Печатных данных о постановке «Фронта» нет, но пьеса носила столь разоблачительный характер, что вполне можно допустить появление спектакля на оккупационной сцене. Во Львове – центре театральной жизни на Украине – шел с успехом «Ревизор», в Мариуполе – чеховский «Медведь», в Николаеве – «Гроза» и «Лес» Островского…
Какая-то часть репертуара была рассчитана на русского зрителя. Почему в столь необычный обстоятельствах какой-либо театр в Киеве не мог получить разрешение на постановку «Фронта»?
Украинское театральное искусство времен оккупации – это terra incognita. Оно ждет своих первопроходцев, хотя движение уже началось. Подтверждением столь странных для советского человека обстоятельств служит доказательство от противного. В столице рейхскомиссариата «Украина», где находилась резиденция Эриха Коха и надзор гестапо был более плотным, никакие эксперименты не допускались – в городском драматическом театре признавали исключительно национальных авторов. Единственной иноязычной пьесой была шиллеровская «Коварство и любовь». На афишах значилось «Iнтрига та кохання». Рейхскомиссар театр не посещал. Иногда для него устраивались концерты.

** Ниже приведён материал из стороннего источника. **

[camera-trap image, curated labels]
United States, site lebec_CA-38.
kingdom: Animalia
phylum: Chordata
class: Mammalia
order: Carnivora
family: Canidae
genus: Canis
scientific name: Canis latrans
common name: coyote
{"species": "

Безумие, которое тоже требует покаяния
«Теперь каждый боец должен понять, что перед ним – битый фриц, – продолжает Эренбург. – Этот фриц храбрый, пока ему не дают по зубам. Но этот фриц умеет убегать, как заяц. Если ему дать поблажку, он сожрет весь мир, истопчет землю от края до края. Если его осадить, он сначала остановится, а потом побежит. Боец Юга, стой, и ты остановишь немца. Стой, и от тебя отступит смерть. Товарищу скажи: „Стой!“ Другу скажи: „Не уйдем!“ Родине ответь: „Я здесь – на посту!“ Бей немца! Немец, убитый на правом берегу Дона, не перейдет на левый берег. Немец, утопленный в Дону, не полезет на Кубань. Бей, как можешь и где можешь!»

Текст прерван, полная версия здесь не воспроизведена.